[START DOCUMENT EXTRACT]
Category Archives: DB

DB BR 44 Steam Locomotive: 044 665-8

After WW II the DB acquired 1242 class 44 steam locomotives of a total 1989 locomotives produced from 1926-1949. The attached photographs document the original DRG Class 44’s, a variant was produced for this class during the war, the class 44UK construction was limited and simplified and included but was not limited to the eliminating the smoke deflectors and cab side windows of the original class 44 as a matter of cutting costs. Latter in the 1950’s OBB gave the DB 9 locomotives and the DB gave SNCF 291 for war reparations. According to my calculations a total of 316 were scrapped or destroyed at war’s end. Originally designed for goods trains of 1200 long tons for the hilly Mittelgebirge region. In the late 50’s the DB converted 32 44’s to oil firing, these variants were reclassified as BR 043 for the DB. The class 44 3 cylinder steam locomotive proved its worth and continued in service with the DB until 1977. On October 26, 1977 the last steam locomotive for the DB made its last run: BR 043 903-4.

The operating number proceeded by ‘0’ indicates this photograph was made “on or after” Germany’s reclassification of locomotives in 1968. According to the documentation that came with these photographs this BR 044 665-8 was working on this day in Crailsheim, Baden-Wurttemberg.

Marklin 88973 with operating number 44 1374 (released 2012 – 2014):

Note: buffers painted with warning stripes!

Siding: Marklin has thus far released three Era III BR 44’s: 88971 (operating number 44 494), 88972 (MHI Release with operating number 44 100), and 88973 (operating number 44 1374).

Siding: many excellent Era III freight loads are available for this locomotive including the GI 11 boxcars depicted in these photographs. Marklin’s recent release of weathered GI 11’s can be found in the 10 car set (available individually from Walthers): 82559_1-10. These cars feature beautiful weathering!

Marklin 82559


DB BR 39 Steam Locomotive in its year of retirement: 1967

BR 39 for the DB sits idling along the tracks in Esslingen, Germany, it appears to be in very good condition following many years of service owing to excellent maintenance. This locomotive started out as a Prussian P10 of the “Mikado” type 2-8-2 for passenger service. A total of 260 locomotives were built in the years 1922-1927. Built by Borsig the P10 was designed with the squared off Belpaire firebox. Following the merger of the state railroads with Deutsche Reichsbahn the P10 was reclassified as DRG 39. Eventually the DB operated the class 39 who fitted it with Witte smoke deflectors and pairing it with T 34 tenders. By 1967 the DB had 3 BR 39’s in service which were stationed in Stuttgart, in this year “The Star of the Rails” was retired from service.
[END DOCUMENT EXTRACT]
[START SOURCE DATA]
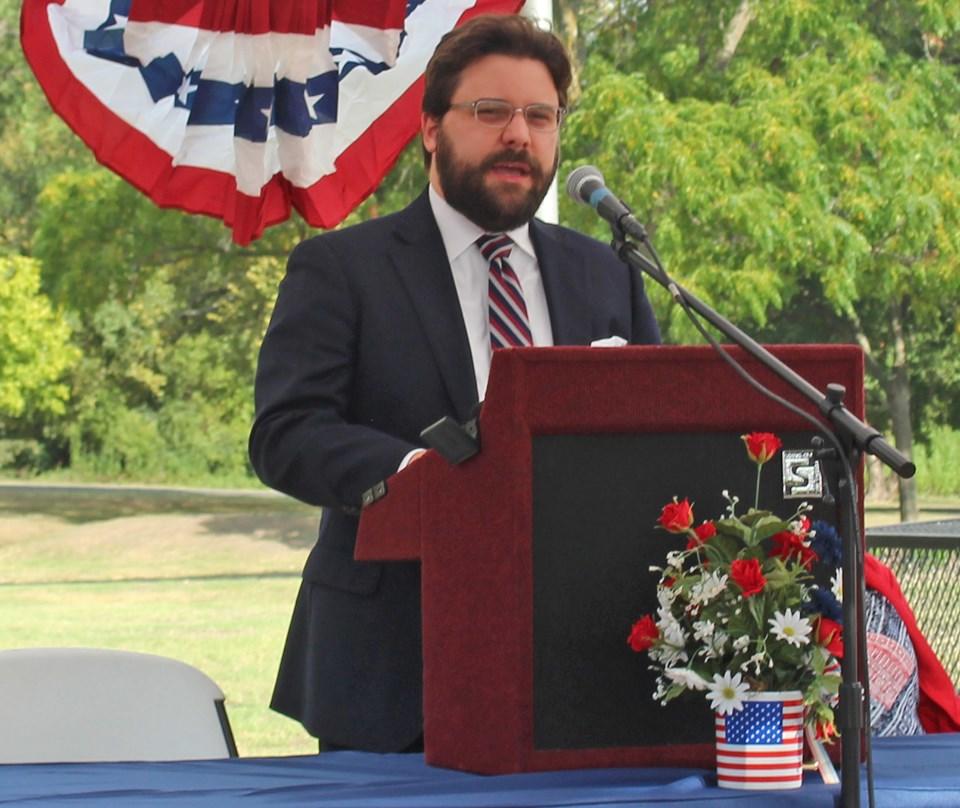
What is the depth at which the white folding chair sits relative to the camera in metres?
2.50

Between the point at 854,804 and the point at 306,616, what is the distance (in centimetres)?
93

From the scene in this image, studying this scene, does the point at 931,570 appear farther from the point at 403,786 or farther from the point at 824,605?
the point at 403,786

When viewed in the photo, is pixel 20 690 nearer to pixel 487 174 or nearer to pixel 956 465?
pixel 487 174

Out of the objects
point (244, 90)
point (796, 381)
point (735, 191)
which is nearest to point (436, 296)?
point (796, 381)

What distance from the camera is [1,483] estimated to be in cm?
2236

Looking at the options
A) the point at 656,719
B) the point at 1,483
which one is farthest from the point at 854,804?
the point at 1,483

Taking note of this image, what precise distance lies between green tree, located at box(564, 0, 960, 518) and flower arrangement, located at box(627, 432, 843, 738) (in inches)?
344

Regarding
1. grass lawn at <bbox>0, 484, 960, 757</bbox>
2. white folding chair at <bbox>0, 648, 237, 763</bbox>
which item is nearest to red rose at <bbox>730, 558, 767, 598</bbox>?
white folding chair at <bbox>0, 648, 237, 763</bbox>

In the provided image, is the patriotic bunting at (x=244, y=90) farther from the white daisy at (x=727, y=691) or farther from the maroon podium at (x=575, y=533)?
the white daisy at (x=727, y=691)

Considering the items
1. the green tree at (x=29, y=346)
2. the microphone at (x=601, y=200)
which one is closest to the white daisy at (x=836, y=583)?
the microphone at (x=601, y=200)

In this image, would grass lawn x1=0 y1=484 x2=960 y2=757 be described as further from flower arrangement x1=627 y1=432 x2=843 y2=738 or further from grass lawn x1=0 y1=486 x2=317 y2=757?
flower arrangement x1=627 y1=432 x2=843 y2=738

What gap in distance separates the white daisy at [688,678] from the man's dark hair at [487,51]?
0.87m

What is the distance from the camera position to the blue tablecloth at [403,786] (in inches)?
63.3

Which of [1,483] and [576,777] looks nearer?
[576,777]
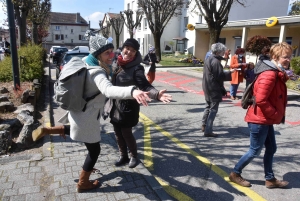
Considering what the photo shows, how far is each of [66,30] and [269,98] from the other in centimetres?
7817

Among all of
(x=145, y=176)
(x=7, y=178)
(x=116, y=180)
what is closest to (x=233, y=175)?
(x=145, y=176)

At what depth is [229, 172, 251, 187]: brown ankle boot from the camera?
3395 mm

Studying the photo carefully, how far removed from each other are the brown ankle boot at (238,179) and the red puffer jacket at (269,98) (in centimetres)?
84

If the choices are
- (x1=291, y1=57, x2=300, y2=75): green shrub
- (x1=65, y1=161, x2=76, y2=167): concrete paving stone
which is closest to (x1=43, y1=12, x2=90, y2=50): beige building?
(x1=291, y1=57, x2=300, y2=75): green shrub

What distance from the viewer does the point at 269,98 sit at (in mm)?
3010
[END SOURCE DATA]
- WRITTEN INSTRUCTION A -
Return each line of the dataset items that contains the string "from".
- WRITTEN INSTRUCTION B -
Write the next part of the locomotive text, picking up after its final sentence.
The locomotive text and the dataset items have no connection to each other.

- TASK RESPONSE A -
From the scene in this image, studying this scene, does the point at 931,570 appear farther from the point at 403,786 or farther from the point at 824,605?
What distance from the camera is [1,483] estimated to be in cm?
which one is farthest from the point at 854,804?
In the provided image, is the patriotic bunting at (x=244, y=90) farther from the white daisy at (x=727, y=691) or farther from the maroon podium at (x=575, y=533)?
In this image, would grass lawn x1=0 y1=484 x2=960 y2=757 be described as further from flower arrangement x1=627 y1=432 x2=843 y2=738 or further from grass lawn x1=0 y1=486 x2=317 y2=757?
What gap in distance separates the white daisy at [688,678] from the man's dark hair at [487,51]?
What is the distance from the camera position to the blue tablecloth at [403,786] (in inches)?
Considering what the photo shows, how far is each of [66,30] and [269,98] from the other in centimetres?
At what depth is [229, 172, 251, 187]: brown ankle boot from the camera?
Studying the photo carefully, how far removed from each other are the brown ankle boot at (238,179) and the red puffer jacket at (269,98) (in centimetres)?
What distance from the viewer does the point at 269,98 sit at (in mm)?

- TASK RESPONSE B -
Marklin 88090 DRG’s BR 39

Marklin 88091(Insider) KPEV BR P10

Marklin 88092 DB’s BR 39

Marklin 88093 KPEV BR P10

Marklin 81362 DB BR 39

DR Class 01 Steam Locomotive

The Class 01 Express Steam Locomotive awaits passengers one morning in the summer of 1968. The older design baggage car and “Thunderbox” coaches were still used at this time by the DR at reduced speeds, the 01 was capable of 80mph, this photograph carries an inscription that the locomotive operated at 60 km/hr (37mph) in the Hornbach region. This Ostdeutschland BR 01 is operating accordingly in East Germany, the photograph’s inscription records the location as Hornbach. Operating number plaque indicates this locomotive to be 01 527, it varies in appearance to the DB class 01’s with the appearance of a continuous cover for the dome which gives evidence that this was one of 35 locomotives rebuilt in 1962 by the Reichsbahn Repair shop in Meiningen, the rebuild included Witte smoke deflectors, new cab and boiler positioned higher on the frame of the locomotive. My research does not verify the disposition of this locomotive so presumably it was scrapped, but the class 01’s operated for the DR until 1982, their service displaced with the advent of the diesel ‘Ludmilla’ introduced in the 1970’s. Marklin has not produced the DR version of the class 01 in Z, but maybe it will be a further development of those so far offered for DB: 88010 (Insider) and 88011, we will wait to see if it is included in the ambitious plans at Marklin.

Siding: The Soviet built ‘Ludmilla’ diesel locomotive was introduced to the DR in the 1970’s thus eventually ending the long career of the class 01 locomotives. Marklin’s last version of the Ludmilla in Z was 88134 based on the class 132 prototype from 1982.

Marklin 88134

Insider Locomotive 2012: 88010 – BR 001 DB

Marklin’s Insider Model for 2012 was one of the first of the new generation of steam locomotives featuring completely new tooling with impressive detailing of side rods and LED’s.

Based on the prototype, BR 001 161-9 is an Era IV locomotive following the German Reclassification of 1968 which added an ‘0’ to the operating number.

Built in the mid 1930’s this locomotive class was the first to be “standardized” thus parts were universally available throughout Germany. More than 200 class 01’s were manufactured from 1926-1938 with some continuing in service for the DR until 1982 and the DB until 1973.

Marklin’s 88010 represents the prototype from 1968, the appropriate coach set for this locomotive is Marklin 87401 comprising 5 cars in ‘pop’ colors with destination boards “Braunschweig – Aachen.” Pairing 88010 and 87401 will create a prototypical trainset with associated destination boards for Braunschweig – Aachen from Era IV.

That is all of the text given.